De acordo com a clássica definição de Silvio Rodrigues – importante jurista brasileiro: “o patrimônio de um indivíduo é representado pelo acervo de seus bens, conversíveis em dinheiro”, o conceito de patrimônio, então, está diretamente ligado à noção de valor econômico que necessariamente é convertido em dinheiro e, portanto, é todo ativo e passivo de uma pessoa física e de uma pessoa jurídica.

Com o advento das novas tecnologias da informação e comunicação, que têm indiscutivelmente transformado nossa realidade e interferido nos aspectos culturais, políticos, sociais e econômicos, em uma frequência sem precedente, é momento mais que oportuno – necessário e urgente – refletir sobre a importância do patrimônio digital de uma corporação a partir de vários aspectos. Neste artigo, vamos nos apropriar do aspecto jurídico.

Dados de entrada -

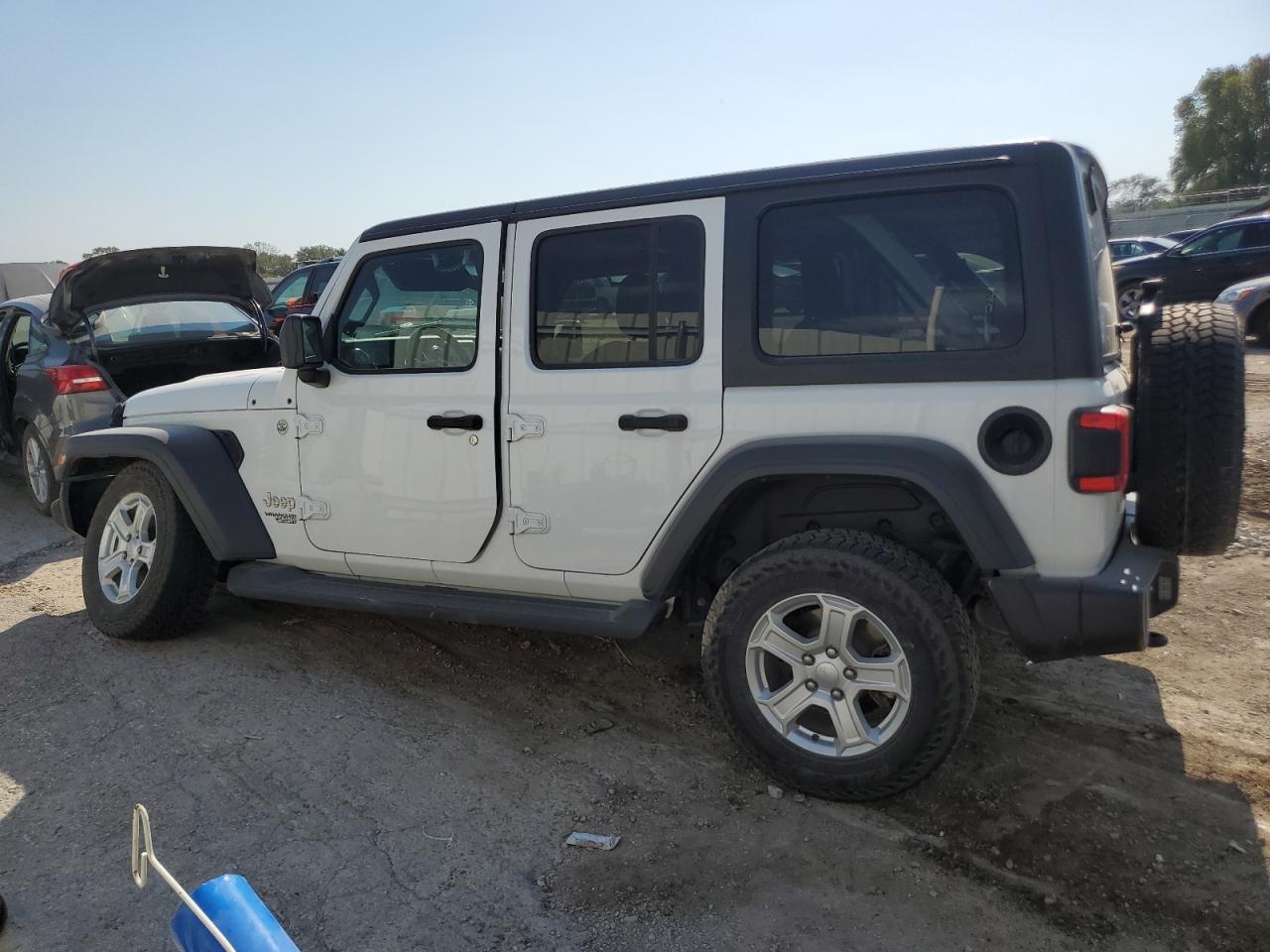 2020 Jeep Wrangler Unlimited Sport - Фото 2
==
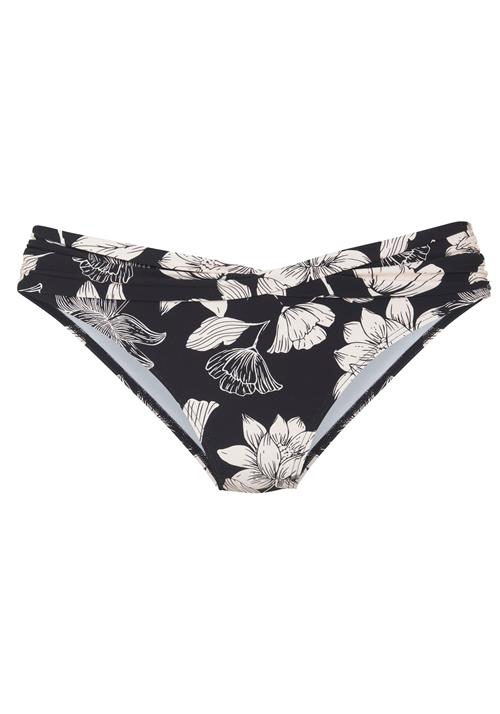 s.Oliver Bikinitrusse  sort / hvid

Verifique sua compreensão -
1. Copie do texto sobre patrimônio digital tudo o que vai desde “De acordo com” até “do aspecto jurídico.”.
2. Responda com base no texto sobre patrimônio digital:
(a) Como o texto descreve Silvio Rodrigues?
(b) A que noção o conceito de patrimônio está diretamente ligado?
(c) De qual aspecto do patrimônio digital o artigo vai se apropriar?
3. Segundo o texto sobre patrimônio digital, por que este é o momento de refletir sobre o patrimônio digital de uma corporação? Explique em uma a três frases.

Respostas do exercício -
1.
De acordo com a clássica definição de Silvio Rodrigues – importante jurista brasileiro: “o patrimônio de um indivíduo é representado pelo acervo de seus bens, conversíveis em dinheiro”, o conceito de patrimônio, então, está diretamente ligado à noção de valor econômico que necessariamente é convertido em dinheiro e, portanto, é todo ativo e passivo de uma pessoa física e de uma pessoa jurídica.

Com o advento das novas tecnologias da informação e comunicação, que têm indiscutivelmente transformado nossa realidade e interferido nos aspectos culturais, políticos, sociais e econômicos, em uma frequência sem precedente, é momento mais que oportuno – necessário e urgente – refletir sobre a importância do patrimônio digital de uma corporação a partir de vários aspectos. Neste artigo, vamos nos apropriar do aspecto jurídico.

2.
(a) Como um importante jurista brasileiro.
(b) À noção de valor econômico que necessariamente é convertido em dinheiro.
(c) Do aspecto jurídico.

3. As novas tecnologias da informação e comunicação têm transformado a realidade. Elas interferem nos aspectos culturais, políticos, sociais e econômicos em uma frequência sem precedente. Por isso, o texto considera essa reflexão oportuna, necessária e urgente.